Written task:
Rewrite the listing below, changing every "Black" to "Navy" and leaving all else untouched.

───── Data supplied

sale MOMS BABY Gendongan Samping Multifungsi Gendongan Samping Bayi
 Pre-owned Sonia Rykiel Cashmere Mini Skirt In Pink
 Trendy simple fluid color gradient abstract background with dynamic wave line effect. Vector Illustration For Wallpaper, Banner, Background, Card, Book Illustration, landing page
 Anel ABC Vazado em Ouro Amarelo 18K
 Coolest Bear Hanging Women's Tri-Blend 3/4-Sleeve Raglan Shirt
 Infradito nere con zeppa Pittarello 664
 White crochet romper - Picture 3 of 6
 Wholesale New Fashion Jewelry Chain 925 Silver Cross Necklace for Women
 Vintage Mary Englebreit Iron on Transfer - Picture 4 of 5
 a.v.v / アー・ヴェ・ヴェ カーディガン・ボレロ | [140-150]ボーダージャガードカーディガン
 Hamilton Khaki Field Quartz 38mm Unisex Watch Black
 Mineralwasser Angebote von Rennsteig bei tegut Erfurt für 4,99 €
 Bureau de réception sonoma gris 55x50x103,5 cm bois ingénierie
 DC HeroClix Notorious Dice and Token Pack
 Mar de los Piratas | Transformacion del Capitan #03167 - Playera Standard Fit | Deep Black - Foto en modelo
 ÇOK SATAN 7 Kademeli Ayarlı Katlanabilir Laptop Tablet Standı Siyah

──────────

Problem solution:
sale MOMS BABY Gendongan Samping Multifungsi Gendongan Samping Bayi
 Pre-owned Sonia Rykiel Cashmere Mini Skirt In Pink
 Trendy simple fluid color gradient abstract background with dynamic wave line effect. Vector Illustration For Wallpaper, Banner, Background, Card, Book Illustration, landing page
 Anel ABC Vazado em Ouro Amarelo 18K
 Coolest Bear Hanging Women's Tri-Blend 3/4-Sleeve Raglan Shirt
 Infradito nere con zeppa Pittarello 664
 White crochet romper - Picture 3 of 6
 Wholesale New Fashion Jewelry Chain 925 Silver Cross Necklace for Women
 Vintage Mary Englebreit Iron on Transfer - Picture 4 of 5
 a.v.v / アー・ヴェ・ヴェ カーディガン・ボレロ | [140-150]ボーダージャガードカーディガン
 Hamilton Khaki Field Quartz 38mm Unisex Watch Navy
 Mineralwasser Angebote von Rennsteig bei tegut Erfurt für 4,99 €
 Bureau de réception sonoma gris 55x50x103,5 cm bois ingénierie
 DC HeroClix Notorious Dice and Token Pack
 Mar de los Piratas | Transformacion del Capitan #03167 - Playera Standard Fit | Deep Navy - Foto en modelo
 ÇOK SATAN 7 Kademeli Ayarlı Katlanabilir Laptop Tablet Standı Siyah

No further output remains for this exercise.